Steeds meer verschijnselen spelen zich af op Europese schaal. Wanneer er regelend moet worden opgetreden is regeling in het kader van de EU het meest doelmatig. Dan geldt de wetgeving voor het gehele grondgebied van de EU en hebben we geen last meer van allerlei verschillen. Onze soevereiniteit delen we wat betreft dit onderwerp met alle inwoners van de EU.
Waarom wordt er dan toch stemming gekweekt tegen meer Europese regelgeving? Er zijn natuurlijk altijd personen of ondernemingen, die profiteren van het ontbreken van Europese afspraken. Tot nu toe hebben bedrijven vooral geprofiteerd van het bestaan van de EU. Ze beschikken binnen de EU over een enorme vaak koopkrachtige markt en er zijn nog maar weinig belemmeringen om hun goederen of diensten overal in Europa af te zetten. Ze hebben alle mogelijkheden om hun kapitaal elders in Europa te in investeren. Zo kunnen ze profiteren van gunstiger vestigingsfactoren elders in de EU. Philips verplaatste fabrieken naar Polen, waar het loonniveau lager was en de bevolking toch redelijk geschoold. Onze tuinders kunnen geschikte arbeidskrachten aantrekken uit landen waar het loonniveau lager ligt. In Nederland zijn te weinig mensen, die het zware werk tegen een laag loon te verrichten.

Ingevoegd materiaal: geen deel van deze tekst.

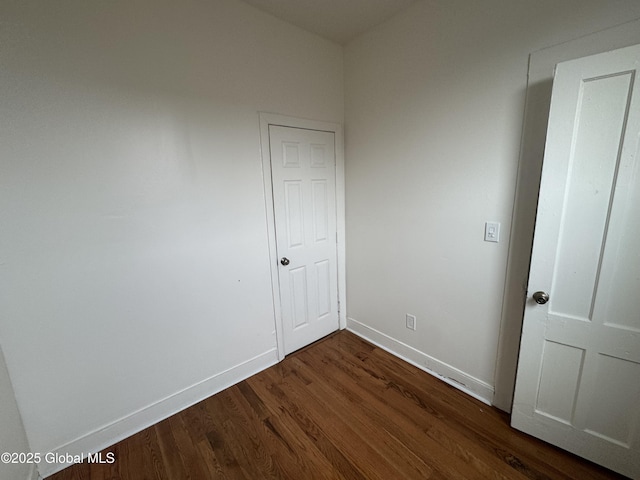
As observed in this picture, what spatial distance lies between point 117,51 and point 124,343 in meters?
1.65

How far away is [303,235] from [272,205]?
0.41 metres

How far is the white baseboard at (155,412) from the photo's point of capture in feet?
4.97

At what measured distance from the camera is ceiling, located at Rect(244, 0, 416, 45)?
5.91ft

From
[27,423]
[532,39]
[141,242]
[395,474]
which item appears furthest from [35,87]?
[395,474]

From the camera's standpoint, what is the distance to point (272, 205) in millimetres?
2121

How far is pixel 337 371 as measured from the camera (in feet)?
7.16

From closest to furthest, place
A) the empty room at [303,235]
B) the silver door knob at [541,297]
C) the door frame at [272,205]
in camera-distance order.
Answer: the empty room at [303,235], the silver door knob at [541,297], the door frame at [272,205]

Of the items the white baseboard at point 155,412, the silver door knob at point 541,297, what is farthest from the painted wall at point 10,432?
the silver door knob at point 541,297

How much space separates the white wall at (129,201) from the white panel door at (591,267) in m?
1.76

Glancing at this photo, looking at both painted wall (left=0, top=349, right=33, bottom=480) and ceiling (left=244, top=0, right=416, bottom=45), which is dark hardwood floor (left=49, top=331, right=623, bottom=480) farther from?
ceiling (left=244, top=0, right=416, bottom=45)

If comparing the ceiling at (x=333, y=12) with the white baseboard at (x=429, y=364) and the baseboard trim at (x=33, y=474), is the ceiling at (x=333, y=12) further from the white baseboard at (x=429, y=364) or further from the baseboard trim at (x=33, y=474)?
the baseboard trim at (x=33, y=474)

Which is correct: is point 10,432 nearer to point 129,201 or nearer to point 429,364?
point 129,201

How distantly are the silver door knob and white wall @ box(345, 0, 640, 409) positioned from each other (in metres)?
0.20

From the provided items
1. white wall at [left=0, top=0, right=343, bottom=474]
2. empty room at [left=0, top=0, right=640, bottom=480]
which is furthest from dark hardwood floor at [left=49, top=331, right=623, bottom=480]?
white wall at [left=0, top=0, right=343, bottom=474]
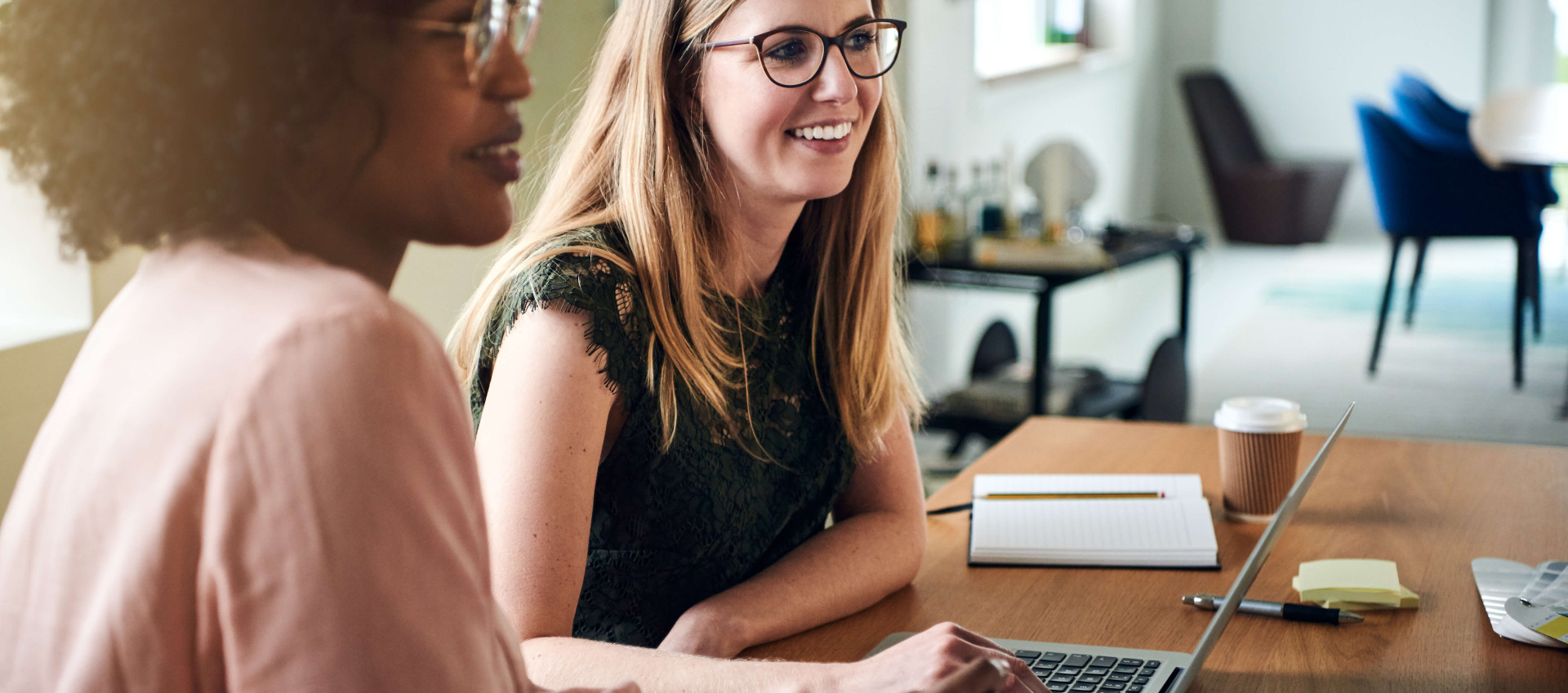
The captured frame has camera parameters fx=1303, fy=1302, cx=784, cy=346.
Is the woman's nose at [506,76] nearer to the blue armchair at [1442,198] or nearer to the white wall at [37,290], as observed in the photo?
the white wall at [37,290]

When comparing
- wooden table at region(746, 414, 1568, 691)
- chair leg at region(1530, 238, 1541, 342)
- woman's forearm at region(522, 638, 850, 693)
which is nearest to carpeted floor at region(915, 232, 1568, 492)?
chair leg at region(1530, 238, 1541, 342)

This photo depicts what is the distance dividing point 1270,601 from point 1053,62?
509 centimetres

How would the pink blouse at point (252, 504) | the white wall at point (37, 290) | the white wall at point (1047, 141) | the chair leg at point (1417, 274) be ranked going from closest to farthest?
the pink blouse at point (252, 504)
the white wall at point (37, 290)
the white wall at point (1047, 141)
the chair leg at point (1417, 274)

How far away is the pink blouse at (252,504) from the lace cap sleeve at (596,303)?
0.60 m

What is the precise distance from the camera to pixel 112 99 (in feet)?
1.37

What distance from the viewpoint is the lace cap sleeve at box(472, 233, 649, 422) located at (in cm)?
105

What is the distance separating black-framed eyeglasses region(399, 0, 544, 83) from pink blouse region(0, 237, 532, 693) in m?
0.09

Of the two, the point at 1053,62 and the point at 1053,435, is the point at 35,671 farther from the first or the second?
the point at 1053,62

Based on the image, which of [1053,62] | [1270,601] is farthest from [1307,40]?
[1270,601]

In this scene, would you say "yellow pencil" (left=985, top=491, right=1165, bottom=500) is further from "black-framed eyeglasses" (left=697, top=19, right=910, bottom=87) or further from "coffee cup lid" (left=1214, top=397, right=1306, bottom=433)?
"black-framed eyeglasses" (left=697, top=19, right=910, bottom=87)

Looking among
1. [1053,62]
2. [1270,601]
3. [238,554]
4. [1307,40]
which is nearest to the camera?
[238,554]

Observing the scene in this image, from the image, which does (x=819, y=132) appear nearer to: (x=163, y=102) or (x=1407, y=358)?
(x=163, y=102)

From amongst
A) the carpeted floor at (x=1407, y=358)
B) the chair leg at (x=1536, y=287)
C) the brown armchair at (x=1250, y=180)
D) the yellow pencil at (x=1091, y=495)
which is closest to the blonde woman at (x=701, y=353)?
the yellow pencil at (x=1091, y=495)

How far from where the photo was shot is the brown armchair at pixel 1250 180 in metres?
7.65
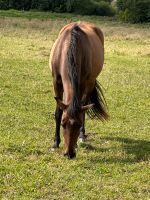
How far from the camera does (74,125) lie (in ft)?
19.1

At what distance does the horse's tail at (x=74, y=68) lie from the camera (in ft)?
19.1

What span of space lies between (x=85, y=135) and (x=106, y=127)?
786mm

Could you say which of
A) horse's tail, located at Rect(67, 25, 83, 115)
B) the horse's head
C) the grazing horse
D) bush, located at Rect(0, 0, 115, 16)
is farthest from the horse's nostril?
bush, located at Rect(0, 0, 115, 16)

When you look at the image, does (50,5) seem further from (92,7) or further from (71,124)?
(71,124)

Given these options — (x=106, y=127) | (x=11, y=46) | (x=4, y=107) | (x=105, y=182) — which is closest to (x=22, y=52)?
(x=11, y=46)

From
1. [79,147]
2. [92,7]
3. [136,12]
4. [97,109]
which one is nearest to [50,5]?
[92,7]

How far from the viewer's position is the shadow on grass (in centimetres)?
647

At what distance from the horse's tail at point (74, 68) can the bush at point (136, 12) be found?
35.3 meters

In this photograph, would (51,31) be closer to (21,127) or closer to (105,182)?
(21,127)

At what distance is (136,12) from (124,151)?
35606mm

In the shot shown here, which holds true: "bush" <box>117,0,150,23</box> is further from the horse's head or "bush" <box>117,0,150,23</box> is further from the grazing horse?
the horse's head

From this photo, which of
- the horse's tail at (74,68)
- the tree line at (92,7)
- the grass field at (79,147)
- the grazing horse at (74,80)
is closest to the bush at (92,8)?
the tree line at (92,7)

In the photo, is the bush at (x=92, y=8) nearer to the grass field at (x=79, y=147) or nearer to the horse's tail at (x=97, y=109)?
the grass field at (x=79, y=147)

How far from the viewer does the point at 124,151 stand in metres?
6.94
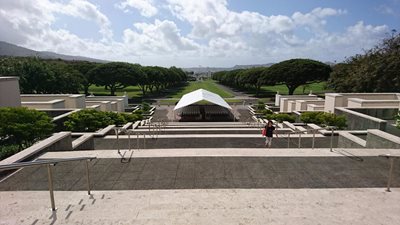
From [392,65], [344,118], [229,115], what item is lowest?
[229,115]

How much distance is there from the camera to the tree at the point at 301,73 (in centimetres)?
5122

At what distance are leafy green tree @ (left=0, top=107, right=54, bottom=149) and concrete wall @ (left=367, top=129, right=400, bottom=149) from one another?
A: 12.2 metres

Maar die tuinders zullen het niet leuk vinden wanneer de EU voorschrijft, dat in elk land volgens de daar geldende cao betaald moet worden en slimmigheidjes als werken tegen een lager loon als ZZP’er of via een uitzendbureau verboden worden. Hier gaat het nog om betrekkelijk geringe bedragen.
Een groeiend probleem is de race to the bottom voor de hoogte van de vennootschapsbelasting. Als een bedrijf zich in een land wil vestigen is een lage vennootschapsbelasting een groot voordeel. Nederland heeft in de afgelopen twintig jaar die belasting aanzienlijk verlaagd. Andere landen zijn niet achter gebleven. Er zijn landen met een nog lagere vennootschapsbelasting, maar dat is niet voor niets, want zij missen in meerdere opzichten een gunstig vestigingsklimaat. Die lagere vennootschapsbelasting betekent lagere inkomsten voor ons land. Het is moeilijk om allerlei voorzieningen op peil te houden. De zorg wordt onbetaalbaar. Het lagere belastingniveau vertaalt zich niet in een hoger loonniveau, maar vooral in hogere winstuitkeringen.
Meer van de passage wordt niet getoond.